On-site chlorine generation cuts delivery risks, stabilizes disinfectant quality, and turns a brine stream into chlorine exactly when you need it. In this guide I explain how on-site chlorine generation works in plain English, when it beats delivered bleach, and how a modular chlor-alkali approach lets you scale from simple disinfection to full chemical independence.
What “on-site chlorine generation” really means
On-site generation systems use salt and water, apply electricity in an electrolytic cell, and produce a low-strength oxidant solution for disinfection. Utilities shift to OSGs to improve operator safety, reduce logistics, and lower total cost compared to gas chlorine or delivered bleach. These systems typically produce a fresh oxidant with less than 0.8 percent free available chlorine, which reduces hazards while providing effective disinfection.

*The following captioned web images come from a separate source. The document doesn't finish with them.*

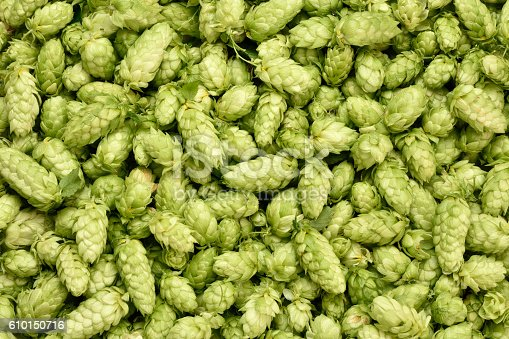 Hops (Humulus lupulus, SYBILLA) background. Fresh hoppy cones.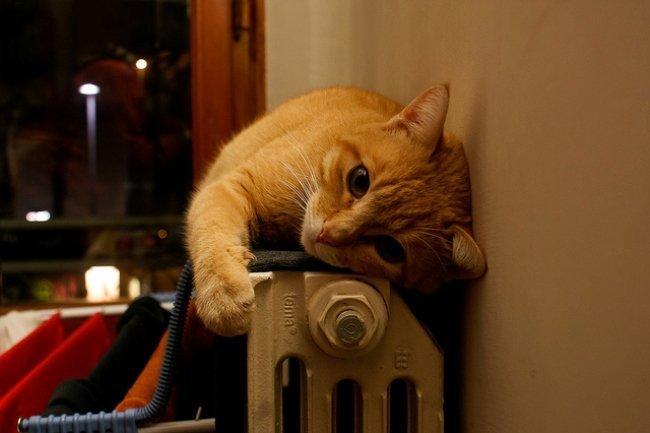 Un gato sobre un radiador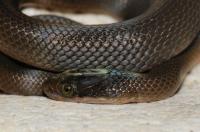 Lycodonomorphus sp., Swellendam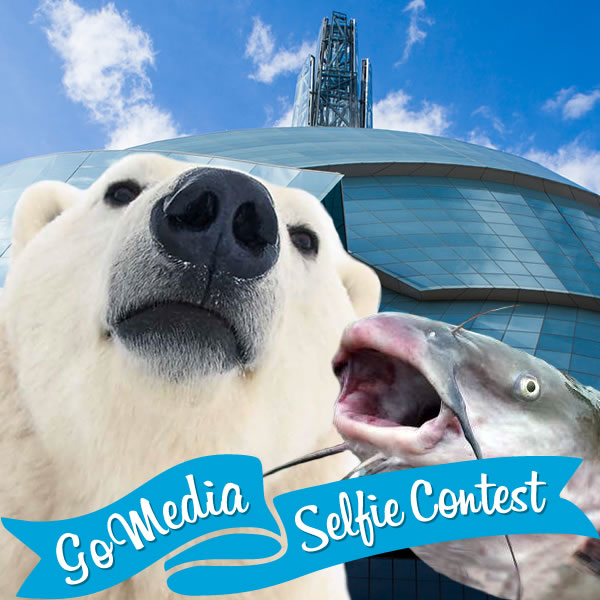 Polar bear and catfish at Canadian Museum for Human Rights. GoMedia 2014 Selfie Contest for Travel Manitoba.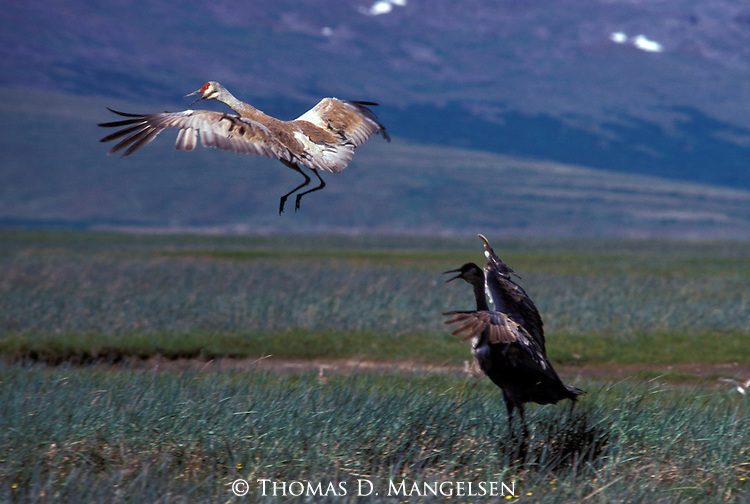 Sandhill Cranes in Platte River, Nebraska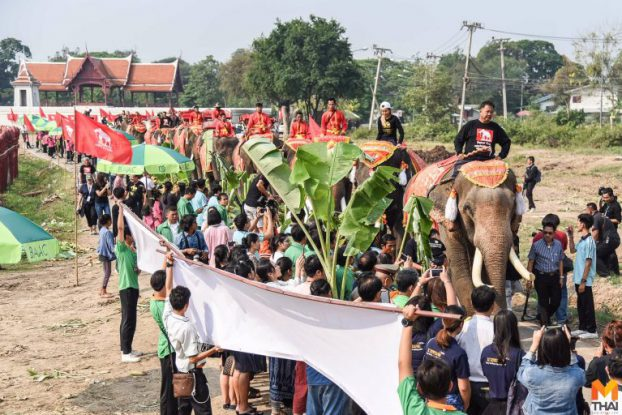 Thai elephant news03-mthai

How it works: from salt and water to free chlorine
Inside the cell, chloride ions are oxidized at the anode to chlorine gas that dissolves to form hypochlorous acid. At the cathode, water is reduced to hydrogen gas and hydroxide. The hydroxide then shifts the equilibrium to hypochlorite, which is the active disinfectant in solution. The overall reaction is salt plus water to sodium hypochlorite and hydrogen. The resulting oxidant typically has a pH close to nine, which is expected for low-strength hypochlorite from OSGs.
OSG skids usually include a softener, a brine tank, metering pumps, an oxidant storage tank, a heater or chiller when needed, and dedicated hydrogen vents for safe off-gassing.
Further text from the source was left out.